- Citizenship: Spain; United States (from 2020);
- Occupation: Actress
- Years active: 2006–present

= Marta Milans =

Spanish and American actress

Marta Milans is a Spanish and American actress. She had her breakout role in the film Devoured (2012) and landed a main role in the ABC series Killer Women (2014). She is known for playing Rosa Vasquez in the DC Extended Universe film Shazam! (2019) and its sequel (2023).

==Early life==
Milans attended a British school and then a German school. In 2003, her family founded a goat farm and creamery called Santa Gadea in the northern Province of Burgos, which they run to this day. Milans herself became vice president of the company. At 19, Milans began studying theatre and art history at New York University (NYU). She has said that if she did not become an actress, she would have worked at the Metropolitan Museum of Art.

==Career==
Milans played a leading role in the horror film Devoured.

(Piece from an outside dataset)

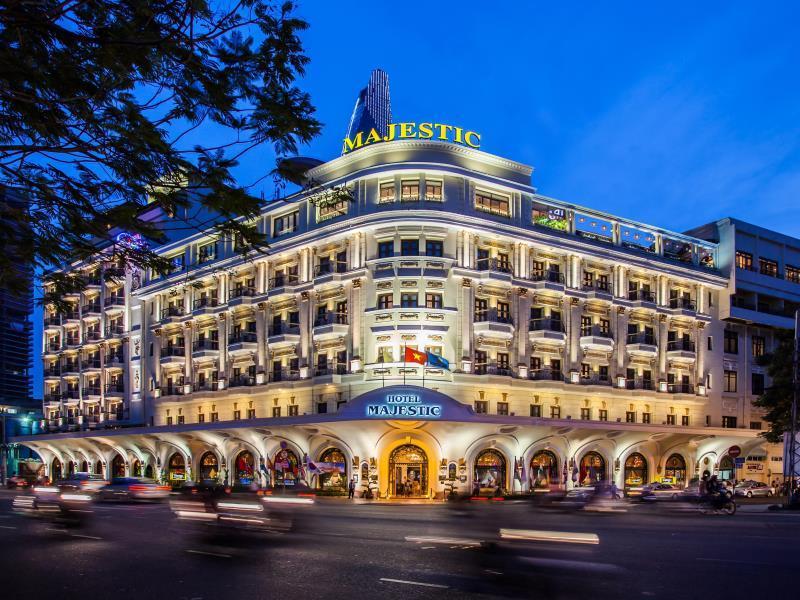 Hotell Majestic Hotel Saigon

Milans co-starred in the 2013 drama film The Disappearance of Eleanor Rigby and in 2014 was series regular in the short-lived ABC crime drama series Killer Women. In 2016, she co-starred opposite Gina Torres in the ABC pilot The Death of Eva Sofia Valdez. Milans later returned to Spain to star in the Movistar+ drama series El embarcadero. She also appeared in American films Asher (2018) and Shazam! (2019).

==Personal life==
Milans divides her time between Spain, New York, and Los Angeles. She also travels frequently, and considers Amsterdam, the Scottish Highlands, Budapest, and Kenya to be among her favourite destinations. On 13 March 2020, Milans announced that she became an American citizen.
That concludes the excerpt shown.